§ **Work order 1**:
Answer these questions from the commentary on women's magazines below, one answer per line:
(a) Who is named as Marie Claire's editor?
(b) Who edits Cosmo now?
(c) Which magazine moves downmarket "with wit and occasionally even irony"?
§ **Work order 2**: Copy the part of the commentary on women's magazines below from "I like chocolate" to "that variety here.", inclusive, without changing anything.
Passage provided START
In the week that Marie Claire celebrates its 100th issue, it may appear churlish to complain that while men get a category of publications all to themselves in the form of "adult" magazines, there are very few magazines - not even Marie Claire - that treat women as grown-ups.
Granted, no one picks up a copy of Cosmopolitan expecting it to be The Economist. No one is likely to confuse Company ("Good Vibrations: 12 toys you won't be bored with by Boxing Day") with Prospect. No, we expect women's magazines to be about escapism. They offer a fantasy life, a life full of non-stop orgasms where we barely have time to be on intimate terms with the "supers" (that's supermodels to the uninitiated). All of this is spiced up up with true-life confessions of the "I caught my boyfriend in bed with my sister" variety.
They also offer us a realm of visual pleasure: beautiful women wearing beautiful clothes, sumptuous pictures of meals that we might cook (and eat) if we weren't on a diet, health spas we might visit if we ever had the money. Women's magazines, it has been claimed, are a form of "mental chocolate". Is that so wrong? Yes it is.
I like chocolate as much as the next pig but too much of this goo can leave a nasty taste in your mouth. I like my chocolate dark and bitter. You won't find that variety here.
It is generally accepted that women's magazines have gone downmarket. Marie Claire is still held up as somehow less traditional than other magazines, although I don't buy that. In fact, I have never really understood the buzz about the magazine. Yes, it may always have had a few dubiously anthropological features about incest in the Amazon or promiscuity in New Guinea, tucked up front. But the rest of the magazine has always been formulaic. The genius of Marie Claire and its Ab Fab editor, Glenda Bailey, was to fill it with clothes that women would actually wear and could sometimes even afford to buy. Elle and Vogue might have been more arty and creative, but at the end of a hard day there are only so many blurry pictures of anorexics you can stomach.
Even Marie Claire, despite its reputation for covering "global" issues, has moved downmarket. The only time it bothers these days to leave our troubled shores is if some exciting sexual variation is found elsewhere.
And so to sex. Cosmo, now edited by Mandi Norwood, the editor famous for sexing up Company, may have always been sexually obsessed. But the nature of that obsession has clearly changed. Cosmo Girl's interest in things sexual used to be directed inward. The fantasy, so carefully created, was that underneath every secretary dwelt a ruthless executive, just waiting to burst out. Failing that, there was always a multiple orgasm to be had, a new oral sex technique to bone up on. Back then, even just a few years ago, Cosmo was also a campaigning magazine, with serious articles about health, say, or employment issues. In short, the magazine was in fact quite politicised (with a small "p"). The idea of women entering the workforce in large numbers was first talked about in this hugely populist forum. There, amongst the same old drivel about "communication" and "relationships", there were articles about how women were coming to terms with important social changes.
Now, sadly, the glossies have degenerated into pure escapism, with none of the social or political awareness that used to come through. They are indeed vacuum packed.
Why does it matter? After all, print media generally has followed (or been forced to follow) a tabloid agenda in the competitive race for readers. But not all of them have done so artlessly. Loaded, for instance, manages to move downmarket with wit and occasionally even irony. Women's magazines are following the worst aspects of tabloid journalism without thinking through what it really means. And the results are ugly, and an insult to one's intelligence.
Passage provided END
Data records START
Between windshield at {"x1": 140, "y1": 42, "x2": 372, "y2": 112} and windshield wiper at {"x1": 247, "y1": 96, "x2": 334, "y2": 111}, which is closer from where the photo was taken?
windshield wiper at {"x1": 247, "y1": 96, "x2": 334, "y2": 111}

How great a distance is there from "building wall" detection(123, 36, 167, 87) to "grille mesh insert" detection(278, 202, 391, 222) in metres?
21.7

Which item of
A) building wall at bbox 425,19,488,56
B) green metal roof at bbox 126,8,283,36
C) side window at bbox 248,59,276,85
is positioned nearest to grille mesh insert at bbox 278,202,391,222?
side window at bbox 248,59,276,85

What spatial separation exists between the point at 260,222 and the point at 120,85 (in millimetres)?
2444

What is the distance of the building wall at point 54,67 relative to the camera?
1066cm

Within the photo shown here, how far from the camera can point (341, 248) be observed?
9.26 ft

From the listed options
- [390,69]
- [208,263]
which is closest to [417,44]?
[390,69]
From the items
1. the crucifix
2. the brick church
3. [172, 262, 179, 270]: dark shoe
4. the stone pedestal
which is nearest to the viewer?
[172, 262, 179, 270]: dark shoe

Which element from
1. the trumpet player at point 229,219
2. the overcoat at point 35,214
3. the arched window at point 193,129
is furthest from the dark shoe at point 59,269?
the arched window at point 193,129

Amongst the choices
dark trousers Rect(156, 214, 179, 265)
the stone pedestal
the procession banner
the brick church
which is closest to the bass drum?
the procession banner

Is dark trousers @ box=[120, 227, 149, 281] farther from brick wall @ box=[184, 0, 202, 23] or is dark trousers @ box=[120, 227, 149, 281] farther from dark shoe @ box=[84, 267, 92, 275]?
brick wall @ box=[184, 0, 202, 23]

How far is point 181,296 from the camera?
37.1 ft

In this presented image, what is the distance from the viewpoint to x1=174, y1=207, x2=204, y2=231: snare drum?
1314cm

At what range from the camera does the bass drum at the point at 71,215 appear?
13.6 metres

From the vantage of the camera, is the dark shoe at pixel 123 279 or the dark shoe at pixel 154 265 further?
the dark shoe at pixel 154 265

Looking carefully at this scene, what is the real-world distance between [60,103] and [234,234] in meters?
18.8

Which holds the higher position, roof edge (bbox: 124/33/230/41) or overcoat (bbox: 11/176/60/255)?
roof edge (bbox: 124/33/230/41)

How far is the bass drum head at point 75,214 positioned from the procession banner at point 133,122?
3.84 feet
Data records END
§ **Answer area 1**:
(a) Glenda Bailey
(b) Mandi Norwood
(c) Loaded

§ **Answer area 2**:
I like chocolate as much as the next pig but too much of this goo can leave a nasty taste in your mouth. I like my chocolate dark and bitter. You won't find that variety here.